_WHAT IS BEING ASKED_
Where does "Oregon" occur in the listing? Copy every line that holds it.

_DATA TO EXAMINE_
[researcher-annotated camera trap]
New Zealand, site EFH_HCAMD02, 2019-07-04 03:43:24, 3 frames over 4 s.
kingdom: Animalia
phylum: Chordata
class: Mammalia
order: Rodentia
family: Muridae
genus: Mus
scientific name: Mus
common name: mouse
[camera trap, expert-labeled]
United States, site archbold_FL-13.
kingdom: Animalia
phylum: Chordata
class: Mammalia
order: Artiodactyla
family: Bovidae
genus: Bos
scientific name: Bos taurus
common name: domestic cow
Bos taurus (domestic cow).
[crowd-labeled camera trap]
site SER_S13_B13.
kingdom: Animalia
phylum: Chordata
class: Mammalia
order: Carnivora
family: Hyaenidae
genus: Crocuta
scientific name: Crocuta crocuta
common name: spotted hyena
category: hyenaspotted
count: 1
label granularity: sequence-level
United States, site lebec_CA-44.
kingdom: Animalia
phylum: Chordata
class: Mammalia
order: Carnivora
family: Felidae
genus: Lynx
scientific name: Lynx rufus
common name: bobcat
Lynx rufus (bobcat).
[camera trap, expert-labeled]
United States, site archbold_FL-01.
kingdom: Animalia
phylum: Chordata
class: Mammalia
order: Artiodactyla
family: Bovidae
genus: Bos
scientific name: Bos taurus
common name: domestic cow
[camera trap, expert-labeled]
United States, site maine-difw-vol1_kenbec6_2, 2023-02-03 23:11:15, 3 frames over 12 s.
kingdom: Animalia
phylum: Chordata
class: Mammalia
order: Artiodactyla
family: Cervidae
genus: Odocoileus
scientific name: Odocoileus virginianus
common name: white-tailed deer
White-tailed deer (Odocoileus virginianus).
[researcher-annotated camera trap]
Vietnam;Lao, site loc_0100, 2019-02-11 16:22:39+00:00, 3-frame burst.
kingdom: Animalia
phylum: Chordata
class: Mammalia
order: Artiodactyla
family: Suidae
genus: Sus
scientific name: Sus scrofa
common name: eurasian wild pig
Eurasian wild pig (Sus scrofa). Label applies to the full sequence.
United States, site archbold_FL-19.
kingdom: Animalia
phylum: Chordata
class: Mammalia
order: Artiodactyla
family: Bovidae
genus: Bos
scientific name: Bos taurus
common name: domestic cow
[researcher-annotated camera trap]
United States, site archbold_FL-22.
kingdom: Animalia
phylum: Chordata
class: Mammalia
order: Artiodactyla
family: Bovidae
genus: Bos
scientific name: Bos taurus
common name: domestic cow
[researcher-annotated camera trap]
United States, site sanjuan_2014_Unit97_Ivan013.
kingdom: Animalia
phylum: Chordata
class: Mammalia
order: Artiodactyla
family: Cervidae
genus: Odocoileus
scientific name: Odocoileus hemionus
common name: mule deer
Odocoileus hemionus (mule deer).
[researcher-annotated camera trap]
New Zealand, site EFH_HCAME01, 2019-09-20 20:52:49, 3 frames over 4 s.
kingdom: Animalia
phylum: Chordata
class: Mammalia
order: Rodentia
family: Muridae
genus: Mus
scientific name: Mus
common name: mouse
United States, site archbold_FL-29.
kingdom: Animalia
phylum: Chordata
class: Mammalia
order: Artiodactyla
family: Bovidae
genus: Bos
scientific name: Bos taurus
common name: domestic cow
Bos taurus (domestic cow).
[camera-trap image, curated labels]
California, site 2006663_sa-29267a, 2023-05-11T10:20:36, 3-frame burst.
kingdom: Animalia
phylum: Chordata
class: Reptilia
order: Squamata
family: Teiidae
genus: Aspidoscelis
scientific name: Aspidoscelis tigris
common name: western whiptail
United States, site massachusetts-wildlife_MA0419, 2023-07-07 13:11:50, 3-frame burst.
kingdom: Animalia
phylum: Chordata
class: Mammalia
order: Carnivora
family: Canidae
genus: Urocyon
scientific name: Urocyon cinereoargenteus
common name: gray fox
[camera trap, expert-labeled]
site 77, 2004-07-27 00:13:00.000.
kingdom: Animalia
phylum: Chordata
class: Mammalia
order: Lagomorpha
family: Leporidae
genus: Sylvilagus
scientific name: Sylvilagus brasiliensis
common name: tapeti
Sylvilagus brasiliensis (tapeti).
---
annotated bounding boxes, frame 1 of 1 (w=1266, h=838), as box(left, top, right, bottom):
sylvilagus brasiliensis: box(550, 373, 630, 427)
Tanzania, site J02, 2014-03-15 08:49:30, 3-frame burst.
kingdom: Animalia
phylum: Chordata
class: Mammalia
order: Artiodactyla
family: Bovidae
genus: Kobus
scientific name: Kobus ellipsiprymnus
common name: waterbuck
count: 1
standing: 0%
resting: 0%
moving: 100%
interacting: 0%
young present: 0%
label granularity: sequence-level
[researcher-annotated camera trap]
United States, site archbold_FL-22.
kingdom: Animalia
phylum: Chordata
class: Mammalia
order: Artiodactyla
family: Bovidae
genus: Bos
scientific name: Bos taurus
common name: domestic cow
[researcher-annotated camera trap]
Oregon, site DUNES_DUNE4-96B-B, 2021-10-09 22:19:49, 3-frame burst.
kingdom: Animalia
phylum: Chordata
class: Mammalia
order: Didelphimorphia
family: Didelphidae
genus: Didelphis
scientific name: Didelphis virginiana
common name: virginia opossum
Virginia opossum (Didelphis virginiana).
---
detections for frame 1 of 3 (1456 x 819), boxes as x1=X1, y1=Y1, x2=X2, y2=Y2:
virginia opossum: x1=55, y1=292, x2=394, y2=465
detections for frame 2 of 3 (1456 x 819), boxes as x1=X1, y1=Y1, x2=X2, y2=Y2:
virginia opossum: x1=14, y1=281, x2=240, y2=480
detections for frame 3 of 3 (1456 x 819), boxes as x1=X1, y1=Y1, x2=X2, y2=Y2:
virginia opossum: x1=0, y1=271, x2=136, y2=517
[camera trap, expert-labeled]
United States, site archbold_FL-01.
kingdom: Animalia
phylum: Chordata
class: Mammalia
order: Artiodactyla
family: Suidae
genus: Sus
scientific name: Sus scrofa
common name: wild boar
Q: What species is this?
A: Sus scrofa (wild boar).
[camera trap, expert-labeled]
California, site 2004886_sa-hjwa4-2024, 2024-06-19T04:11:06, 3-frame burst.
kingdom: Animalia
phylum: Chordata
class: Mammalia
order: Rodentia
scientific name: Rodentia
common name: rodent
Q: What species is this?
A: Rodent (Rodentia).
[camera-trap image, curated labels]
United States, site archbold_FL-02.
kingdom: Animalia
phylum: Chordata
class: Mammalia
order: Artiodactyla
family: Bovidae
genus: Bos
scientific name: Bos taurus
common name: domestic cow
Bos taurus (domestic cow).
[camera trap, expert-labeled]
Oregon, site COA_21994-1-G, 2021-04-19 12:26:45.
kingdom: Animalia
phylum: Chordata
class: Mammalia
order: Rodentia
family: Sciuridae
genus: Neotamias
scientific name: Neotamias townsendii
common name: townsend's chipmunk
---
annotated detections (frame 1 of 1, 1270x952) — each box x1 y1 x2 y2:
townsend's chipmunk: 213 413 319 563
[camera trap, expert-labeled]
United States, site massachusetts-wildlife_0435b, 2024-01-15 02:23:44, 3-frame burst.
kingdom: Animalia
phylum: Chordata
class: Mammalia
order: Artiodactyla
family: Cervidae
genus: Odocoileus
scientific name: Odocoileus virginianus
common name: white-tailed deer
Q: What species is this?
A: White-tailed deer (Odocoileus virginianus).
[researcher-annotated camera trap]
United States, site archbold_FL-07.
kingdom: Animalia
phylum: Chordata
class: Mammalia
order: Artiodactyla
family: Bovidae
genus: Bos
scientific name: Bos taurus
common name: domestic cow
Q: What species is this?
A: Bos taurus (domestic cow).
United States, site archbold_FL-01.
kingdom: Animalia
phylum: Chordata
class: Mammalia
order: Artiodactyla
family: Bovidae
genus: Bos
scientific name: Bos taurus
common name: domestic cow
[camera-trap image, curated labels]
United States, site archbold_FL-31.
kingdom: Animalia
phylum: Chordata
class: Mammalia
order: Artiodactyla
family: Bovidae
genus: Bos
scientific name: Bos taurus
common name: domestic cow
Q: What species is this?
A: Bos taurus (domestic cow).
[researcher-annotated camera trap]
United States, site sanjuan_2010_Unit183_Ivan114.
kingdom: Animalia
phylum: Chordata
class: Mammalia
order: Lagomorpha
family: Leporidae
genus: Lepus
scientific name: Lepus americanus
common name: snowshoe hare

_SOLUTION FOR THIS TASK_
Oregon, site DUNES_DUNE4-96B-B, 2021-10-09 22:19:49, 3-frame burst.
Oregon, site COA_21994-1-G, 2021-04-19 12:26:45.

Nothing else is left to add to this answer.